> **The task**: From the accommodation article, write out word for word the part that opens with the words containing "The company later" and closes with "forward to trial.".

> **Study text**:
%%
• What Is Essential? Assessing the Reasonableness of Requests for Accommodation
  • January 29, 2014 | Author: Felicia S. O'Connor
  • Law Firm: Foley & Lardner LLP - Detroit Office
  • With ADA claims on the rise again this year, employers should continue to focus on the steps they take to accommodate disabled employees. Such focus requires grappling with the following questions: What types of accommodations are reasonable? What are unreasonable? What are the essential functions of the job in question? And to complicate things further, an employer must contemplate and address each of these questions based on the specific job that the disabled employee is performing. A recent case underscores the complicated nature of reasonable accommodations and the process a company must follow in order to properly address the requests of disabled employees.

    In the case, the employee suffered from Sjogren’s Syndrome, an autoimmune condition which causes, among other symptoms, joint pain and fatigue. The employee was prescribed various medications by her doctor, which she had to take on a fairly regimented schedule. She informed her supervisor about her condition and that it caused her joint problems, trouble bending in certain ways, climbing stairs, typing, getting up from a sitting position and driving. Additionally because of her medicine schedule, she was only to take a certain prescription one time per day, which she claimed required her to leave work by 5 p.m. in order to drive home prior to the medicine wearing off.

    As an accommodation she requested to work only 45 hours per week, which her employer granted. She also requested a reduced workload. This request, her employer refused. As an employee of her level, the employer claimed that she was required to set and achieve a certain number of goals for the year. The employee claimed that she was not able to achieve the goals within a 45-hour workweek and thus requested that she be allowed to set fewer goals than others at her same level. Her supervisors denied the request. The employee thereafter received low scores on her performance evaluations, in part because she did not meet her set goals.

    The company later faced the prospect of a reduction in force. The employee, as one of the lowest scoring individuals in her area, was laid off. She then sued, claiming that her employer failed to reasonably accommodate her, among other claims. The court was then faced with the question: Does a reduction in work hours, without a corresponding reduction in workload, constitute a failure to accommodate? The court explained that the employer had the burden to prove that all of her required goals for the year were “essential” functions of the job. Because the employer did not carry that burden, the Court did not dismiss the case and decided that it should proceed forward to trial.

    The case is informative to employers on a few fronts. When facing a request for accommodation, important questions must be considered by the employer. Is the request feasible and reasonable? What are the essential functions of the job that the disabled employee performs? If the request is for an accommodation that does not affect the essential functions of the job, it should be granted. As disability cases continue to illustrate, the recent case shows that an employer must be especially careful in the complicated accommodation process. Just because certain accommodations are granted does not mean that others may be denied if they are reasonable. Each request must be independently and carefully assessed for reasonableness in light of the specific job performed by that employee and according to the standards set by the law.
%%
> **Material supplied**:
%%
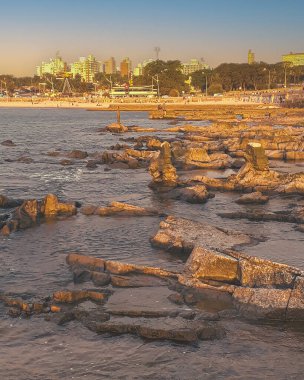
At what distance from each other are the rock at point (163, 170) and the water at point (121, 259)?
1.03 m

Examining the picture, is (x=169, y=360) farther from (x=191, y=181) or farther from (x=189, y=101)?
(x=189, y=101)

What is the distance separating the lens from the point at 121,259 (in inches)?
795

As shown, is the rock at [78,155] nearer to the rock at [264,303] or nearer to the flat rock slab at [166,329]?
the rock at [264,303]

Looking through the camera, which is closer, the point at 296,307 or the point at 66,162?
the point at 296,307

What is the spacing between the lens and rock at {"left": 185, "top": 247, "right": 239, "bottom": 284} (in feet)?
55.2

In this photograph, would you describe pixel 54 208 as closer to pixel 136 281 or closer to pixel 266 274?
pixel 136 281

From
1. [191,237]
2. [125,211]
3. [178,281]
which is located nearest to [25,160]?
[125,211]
%%
%%
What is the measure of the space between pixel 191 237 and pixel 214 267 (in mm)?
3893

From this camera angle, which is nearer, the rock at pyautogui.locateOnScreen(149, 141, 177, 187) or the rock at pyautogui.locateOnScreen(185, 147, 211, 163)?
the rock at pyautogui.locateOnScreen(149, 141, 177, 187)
%%
> **Response**:
The company later faced the prospect of a reduction in force. The employee, as one of the lowest scoring individuals in her area, was laid off. She then sued, claiming that her employer failed to reasonably accommodate her, among other claims. The court was then faced with the question: Does a reduction in work hours, without a corresponding reduction in workload, constitute a failure to accommodate? The court explained that the employer had the burden to prove that all of her required goals for the year were “essential” functions of the job. Because the employer did not carry that burden, the Court did not dismiss the case and decided that it should proceed forward to trial.